Wurden die Anwohner des Flughafens betrogen? Darüber verhandelt das Verwaltungsgericht in Leipzig. Obwohl noch kein Urteil gefällt wurde, zeichnete sich am Dienstag bereits ein Ergebnis ab.

Nur wenige haben Plakate mitgebracht, auf denen sie gegen das Planungsverfahren für den künftigen Flughafen Berlin-Brandenburg in Schönefeld protestieren. Ihren Platz vor dem Eingang des ehrwürdigen Gebäudes des Bundesverwaltungsgerichts in Leipzig müssen die Demonstranten am Dienstag früh aber schnell räumen.
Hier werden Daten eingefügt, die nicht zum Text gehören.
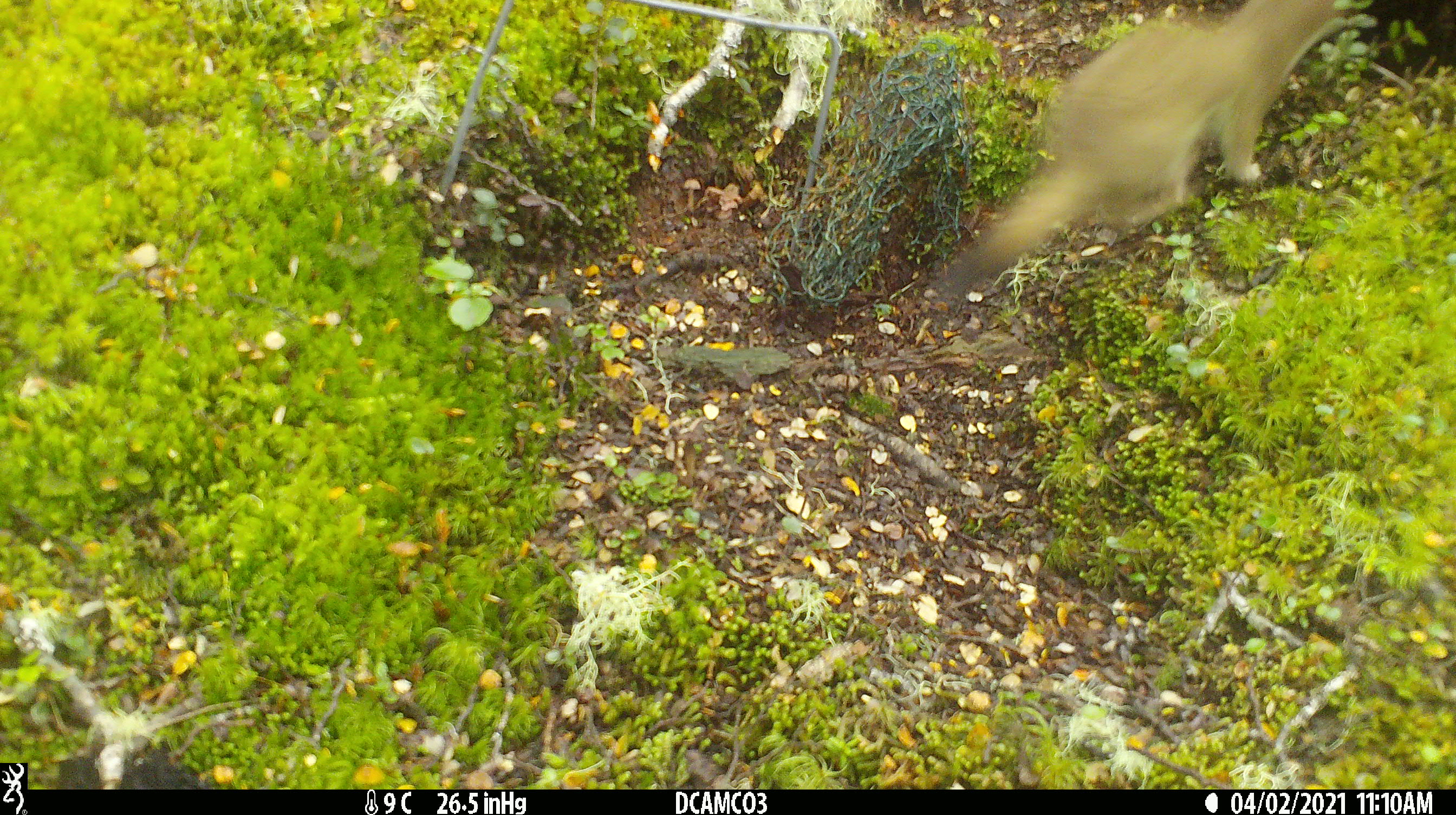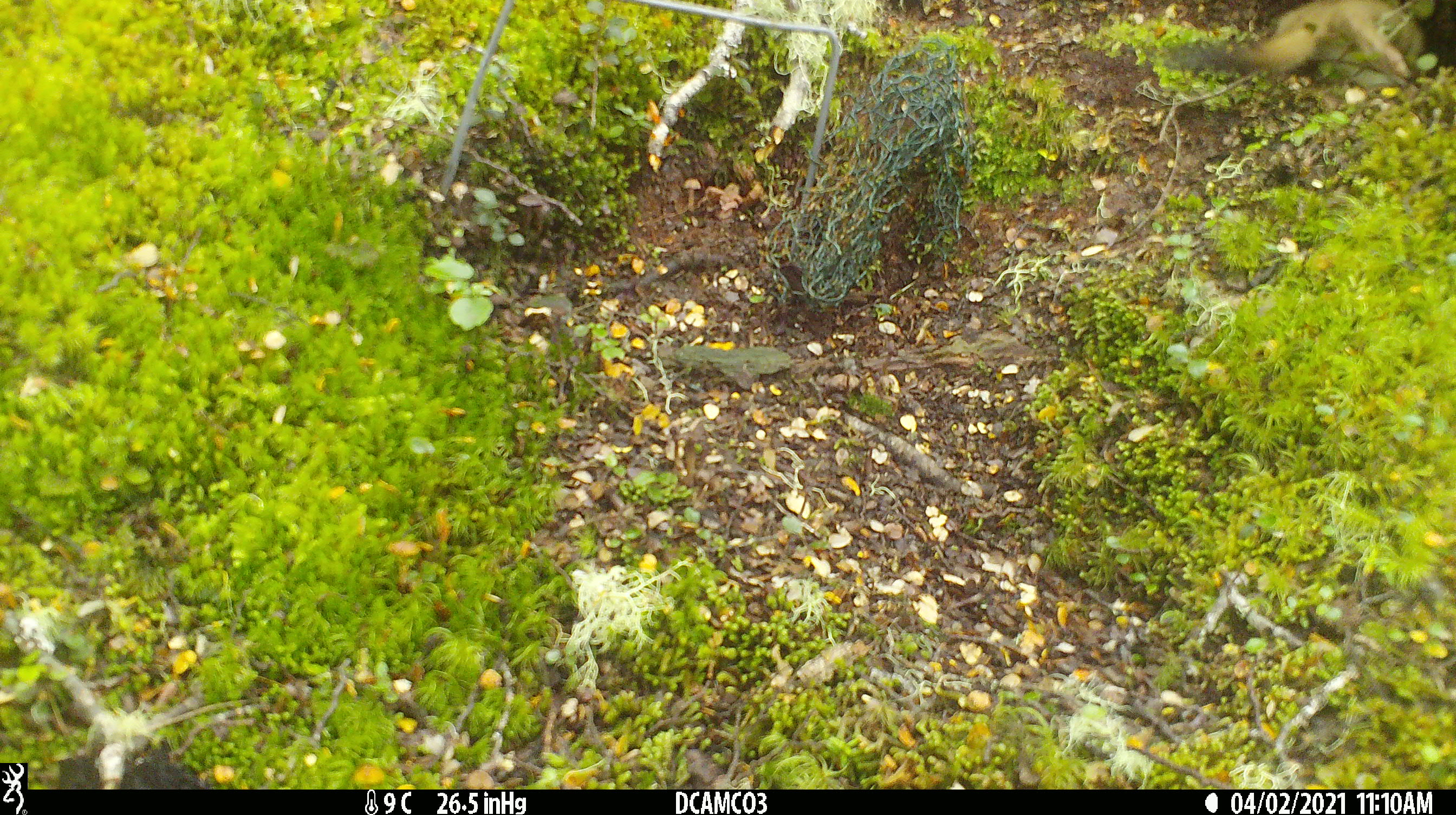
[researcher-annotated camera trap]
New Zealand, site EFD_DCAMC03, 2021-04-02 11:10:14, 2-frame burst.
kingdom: Animalia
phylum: Chordata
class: Mammalia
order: Carnivora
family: Mustelidae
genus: Mustela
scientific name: Mustela erminea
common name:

Lediglich auf dem Vorplatz dürfen sie ihre Plakate in die Höhe recken, ordnet ein Aufpasser des Gerichts an. Passanten eilen kaum vorbei, aber für ein Erinnerungsfoto reicht es.

Noch sind die Kläger, die juristisch formuliert die Wiedereinsetzung in die Klagefrist gegen den Ausbau des Flughafens beantragt haben, optimistisch. „Zu eindeutig ist, dass wir betrogen worden sind“, sagt einer der Kläger. Wenige Minuten später folgt im holzgetäfelten Großen Sitzungssaal des Bundesverwaltungsgerichts die erste Ernüchterung.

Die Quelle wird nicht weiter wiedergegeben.